_DOCUMENT SECTION_.
※

SupervisionStrategy Trait¶
Trait for implementing custom supervision strategies.
#[async_trait]
pub trait SupervisionStrategy<M: Message>: Send + Sync {
async fn handle_failure(
&self,
context: &mut StrategyContext<M>,
failed_child: &ChildId,
) -> SupervisionDecision;
}
Current implementations: OneForOne, OneForAll, RestForOne
SupervisionDecision¶
Result of supervision strategy decision.

※

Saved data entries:
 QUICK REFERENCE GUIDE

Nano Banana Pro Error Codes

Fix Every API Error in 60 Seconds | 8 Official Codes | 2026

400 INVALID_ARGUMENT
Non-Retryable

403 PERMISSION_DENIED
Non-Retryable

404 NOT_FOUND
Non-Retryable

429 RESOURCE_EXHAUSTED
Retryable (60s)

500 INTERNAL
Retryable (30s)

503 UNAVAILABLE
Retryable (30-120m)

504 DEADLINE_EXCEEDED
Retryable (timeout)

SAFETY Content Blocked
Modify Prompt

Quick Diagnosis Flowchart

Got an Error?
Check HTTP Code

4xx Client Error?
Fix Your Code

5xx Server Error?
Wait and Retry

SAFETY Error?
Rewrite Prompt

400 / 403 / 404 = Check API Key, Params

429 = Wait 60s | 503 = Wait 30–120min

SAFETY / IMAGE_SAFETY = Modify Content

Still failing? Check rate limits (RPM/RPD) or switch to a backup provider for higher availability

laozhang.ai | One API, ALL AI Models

※

_TASK OBJECTIVE_. From the SupervisionStrategy trait documentation, pull out the passage starting with "#[async_trait]" and going on through "supervision strategy decision.", copied word for word.

_OUTPUT FOR THIS EXERCISE_.
#[async_trait]
pub trait SupervisionStrategy<M: Message>: Send + Sync {
async fn handle_failure(
&self,
context: &mut StrategyContext<M>,
failed_child: &ChildId,
) -> SupervisionDecision;
}
Current implementations: OneForOne, OneForAll, RestForOne
SupervisionDecision¶
Result of supervision strategy decision.